Worse still, there are also dramatic inconsistencies between national public policies and the policies of the Multilateral Agencies2, which are not only ideological but result in facts, in laws, investments, works, in projects, which in our understanding are contradictory and cancel one another out.
Today the G73, the World Bank, the European Community, the Inter American Development Bank, KfW 4and other agencies have considerable investments in projects for the protection and conservation of the Amazon forest. At the same time our government's policy has opened the doors to international competition without any sort of protection for the basic products of Amazonian extractivism.
Thus, strategic extractive products such as native rubber that we collect in the forest are supposed to compete in the international market with cultivated Asian plantation rubber. The point of this is to increase the competitiveness of the of the multinational tire oligopoly in Brazil: Pirelli, Firestone, Good Year, and Michelin. In other words, the poor in the middle of the Amazon who are struggling to survive and to maintain their forest standing, are to compete in the global marketplace in order for multinational tire companies to better compete internationally.
This means in practice that Amazon rubber production has never been lower, and the standard of living of the rubber tappers has never been worse.
It is difficult to understand why we, among the poorest of the poor, have to compete in this global marketplace, when at the same time the agricultural populations of the developed countries are protected. How are we to explain to our companions that while Japan subsidizes its rice, and Portugal protects its olive oil, in Brazil, we must demonstrate to the national and international technocracy that Amazonian extractivism is economically viable on the open market and that we have the capacity, coming from a primitive economy, to compete in the international market?
Some specialists claim that we do not have proposals and that we are only looking for handouts. Perhaps our proposals are too simple to be understood by the Professors in Brasilia, Washington, Brussels and Bonn.

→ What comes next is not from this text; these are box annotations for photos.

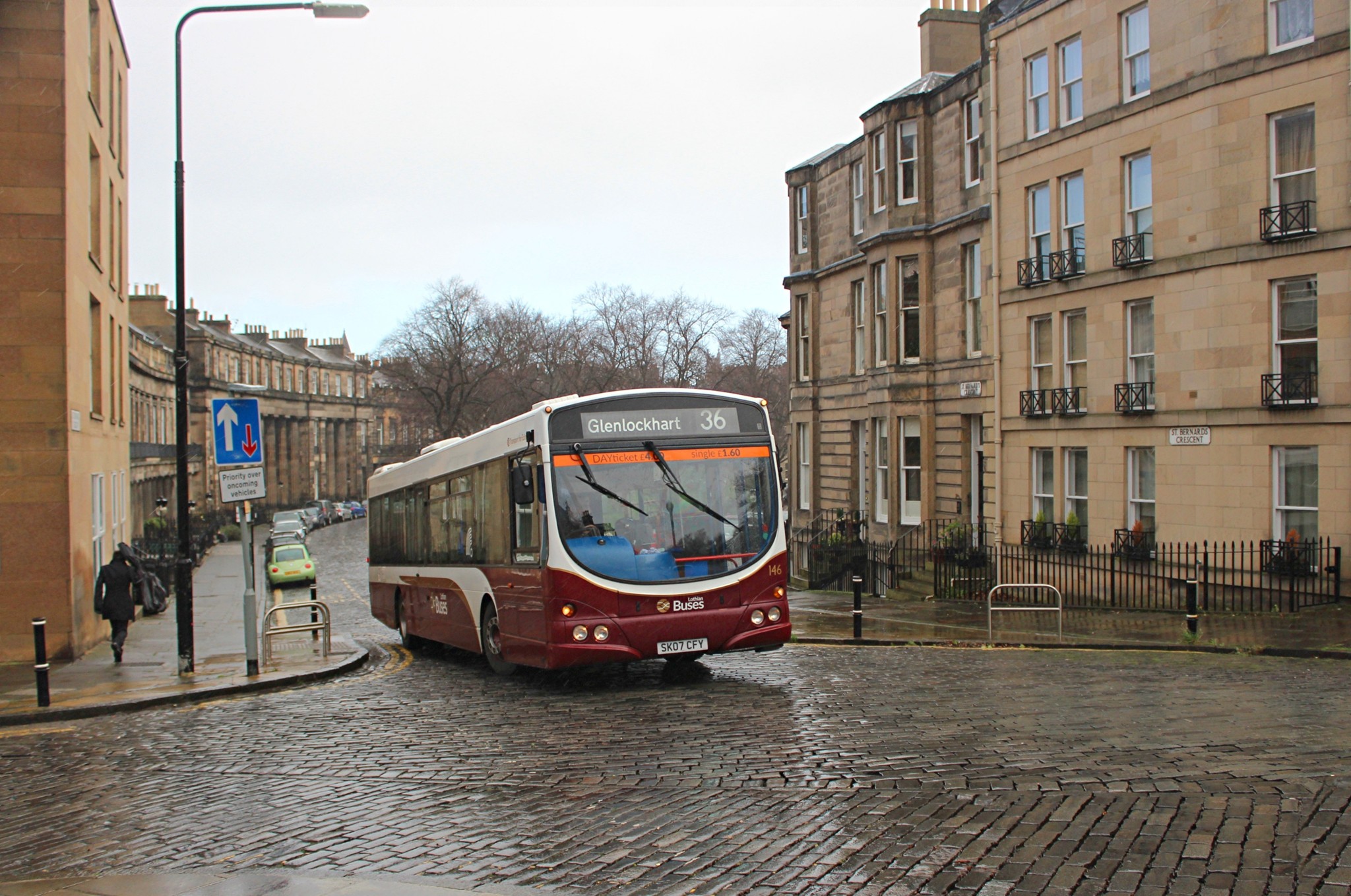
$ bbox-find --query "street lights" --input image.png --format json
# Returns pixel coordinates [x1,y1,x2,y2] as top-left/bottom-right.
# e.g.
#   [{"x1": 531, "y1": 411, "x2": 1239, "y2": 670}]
[
  {"x1": 226, "y1": 381, "x2": 266, "y2": 676},
  {"x1": 205, "y1": 492, "x2": 214, "y2": 547},
  {"x1": 188, "y1": 499, "x2": 197, "y2": 551},
  {"x1": 346, "y1": 478, "x2": 351, "y2": 501},
  {"x1": 155, "y1": 496, "x2": 167, "y2": 565},
  {"x1": 174, "y1": 0, "x2": 370, "y2": 683},
  {"x1": 278, "y1": 481, "x2": 284, "y2": 507}
]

We call for a direct subsidy for Amazon native rubber. With what the National Highway Department spends in a year on the upkeep of 100 miles of road in the Amazon, we can support all the rubber tappers in the Amazon, and bring back those who were forced to migrate to Bolivia.

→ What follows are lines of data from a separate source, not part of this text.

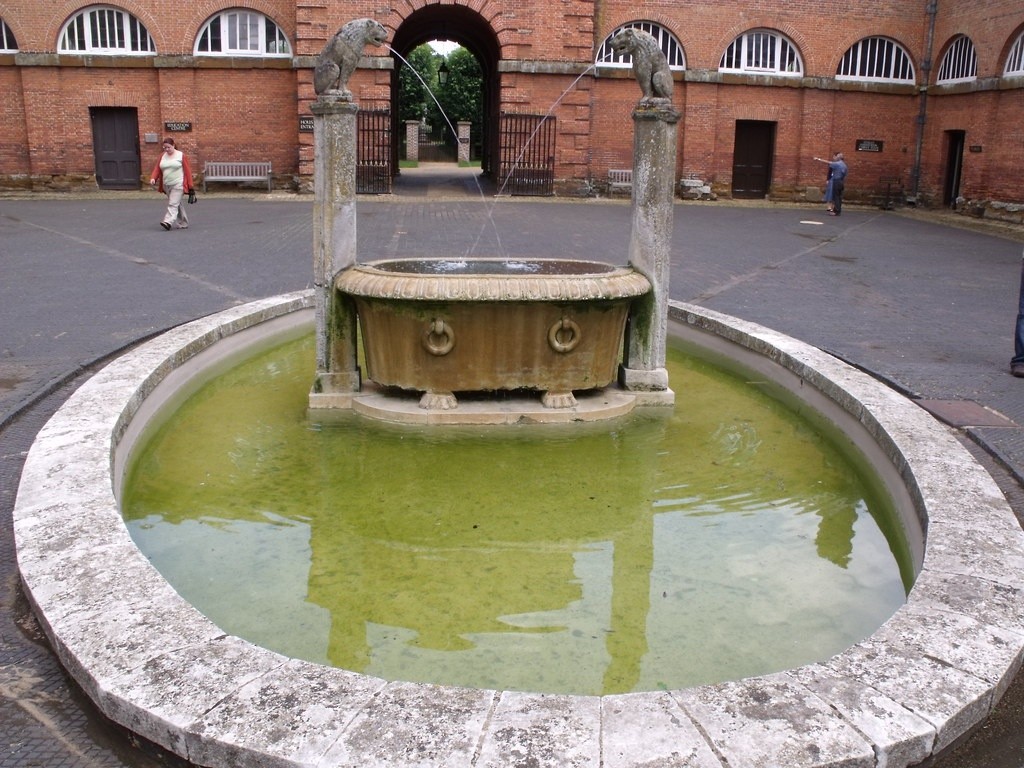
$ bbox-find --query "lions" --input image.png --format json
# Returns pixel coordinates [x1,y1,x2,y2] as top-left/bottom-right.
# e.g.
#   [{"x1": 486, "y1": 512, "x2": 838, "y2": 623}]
[
  {"x1": 608, "y1": 28, "x2": 673, "y2": 102},
  {"x1": 314, "y1": 18, "x2": 387, "y2": 96}
]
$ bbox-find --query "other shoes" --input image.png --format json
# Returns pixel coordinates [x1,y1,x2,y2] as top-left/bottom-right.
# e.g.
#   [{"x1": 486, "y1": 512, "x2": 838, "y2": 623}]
[
  {"x1": 160, "y1": 222, "x2": 171, "y2": 230},
  {"x1": 177, "y1": 225, "x2": 188, "y2": 229},
  {"x1": 827, "y1": 207, "x2": 840, "y2": 216}
]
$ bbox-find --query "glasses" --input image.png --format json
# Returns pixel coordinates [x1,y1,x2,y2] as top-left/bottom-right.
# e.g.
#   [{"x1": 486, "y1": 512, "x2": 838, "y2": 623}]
[{"x1": 163, "y1": 146, "x2": 171, "y2": 149}]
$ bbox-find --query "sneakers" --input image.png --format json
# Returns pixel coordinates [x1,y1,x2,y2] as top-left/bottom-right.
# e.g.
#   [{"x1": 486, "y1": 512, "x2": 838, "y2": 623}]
[{"x1": 1011, "y1": 365, "x2": 1024, "y2": 377}]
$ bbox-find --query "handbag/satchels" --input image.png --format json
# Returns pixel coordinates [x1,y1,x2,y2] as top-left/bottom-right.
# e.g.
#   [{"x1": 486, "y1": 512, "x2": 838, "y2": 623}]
[{"x1": 188, "y1": 189, "x2": 197, "y2": 204}]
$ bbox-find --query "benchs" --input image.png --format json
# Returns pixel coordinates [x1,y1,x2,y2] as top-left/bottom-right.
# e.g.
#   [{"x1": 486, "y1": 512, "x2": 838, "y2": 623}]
[
  {"x1": 608, "y1": 168, "x2": 632, "y2": 197},
  {"x1": 201, "y1": 160, "x2": 272, "y2": 192}
]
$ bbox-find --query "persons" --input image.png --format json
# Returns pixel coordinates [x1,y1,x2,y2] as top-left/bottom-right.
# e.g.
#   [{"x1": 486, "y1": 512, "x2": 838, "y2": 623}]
[
  {"x1": 813, "y1": 151, "x2": 849, "y2": 215},
  {"x1": 149, "y1": 137, "x2": 195, "y2": 231},
  {"x1": 1010, "y1": 246, "x2": 1024, "y2": 378},
  {"x1": 826, "y1": 153, "x2": 838, "y2": 212}
]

We call for Ecological Land Reform to transform 10% of the Amazon into Extractive Reserves by the year 2002. This will allow us to defend 50 million hectares of forest, secure the land rights and improve the living conditions of tens of thousands of families.
The costs of this would be trivial if we were to put it in the context of forgiving 5% of Brazil's international debt, and using the funds for forest conservation in Brazil. Would this be too much to dream of for international solidarity?
The truth is that the biggest projects and investments work against the continued presence of extractivist populations in the Amazon. On one hand, there are infrastructure investments that only accelerate deforestation, and on the other the people are driven out of the forest, since they lack the minimal conditions to remain there. We understand by minimal conditions an economic activity that brings them $100 a month, and that they have access to health care and education.
Out of due regard for the truth we should allow that when the rubber tappers mobilized in March 1997 and put these same points to the President, he heard us and took action to solve the problems. But nothing happened, just as when the President announced the creation of new extractive reserves, and fifth or sixth level bureaucrats paralyzed their creation. There is a species of institutionalized environmental anarchy in the Federal Government, which always works against the interests of the extractivist workers of the Amazon.
Faced with these contradictions, perhaps the best summary of the situation are the words of a friend of mine who lives on a rubber estate in Xapuri in the interior of Acre:
"Nothing's so easy it can't get harder."